Vu ce qui précède, la décision

attaquée sera réformée sur le point précité ; elle sera maintenue pour le

surplus. Le recours n’étant que très partiellement admis, ses auteurs devront

supporter un émolument de justice. Les constructrices Swisscom Mobile SA,

Orange Communications SA (art. 55 al. 1 JPA) et la Commune d’Allaman (art. 55

al. 2 LJPA) auront droit à des dépens, car elles ont procédé avec le concours

d’un mandataire rémunéré.

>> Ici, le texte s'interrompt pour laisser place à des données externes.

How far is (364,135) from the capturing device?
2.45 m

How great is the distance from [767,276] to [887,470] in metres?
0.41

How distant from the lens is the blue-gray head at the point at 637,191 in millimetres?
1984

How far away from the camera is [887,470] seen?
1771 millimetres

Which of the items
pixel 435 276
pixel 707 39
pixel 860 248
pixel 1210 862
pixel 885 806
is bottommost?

L'Etat n'y a pas droit.

Dispositif

Par ces motifs

le Tribunal administratif

arrête:

I.

Le recours est très partiellement

admis.

II.

La décision de la Municipalité

d’Allaman du 22 juillet 2003 est réformée en ce sens que le climatiseur est

installé sur la façade nord-ouest de la cabine technique ; elle est

maintenue pour le surplus.

III.

Un émolument de 2’500 (deux mille

cinq cents) francs est mis à la charge des recourants Patrick et Catherine

Hassler et Marcela Martin, solidairement entre eux.

IV.

Une somme de 1'000 (mille) francs est

allouée à Swisscom Mobile SA à titre de dépens à la charge des recourants.

V.

Une somme de 1'000 (mille) francs est

allouée Orange Communications SA à titre de dépens à la charge des recourants.

VI.

Une somme de 1'000 (mille) francs est

allouée à la Municipalité d’Allaman à titre de dépens à la charge des

recourants.

Lausanne, le 14 février 2005

Le président: La

greffière:

Le présent arrêt est communiqué aux

destinataires de l'avis d'envoi ci-joint.

Le présent arrêt peut faire l'objet, dans

les trente jours dès sa notification, d'un recours de droit administratif au

Tribunal fédéral. Le recours s'exerce conformément aux art. 103 ss de la loi

fédérale d'organisation judiciaire (RS 173.110).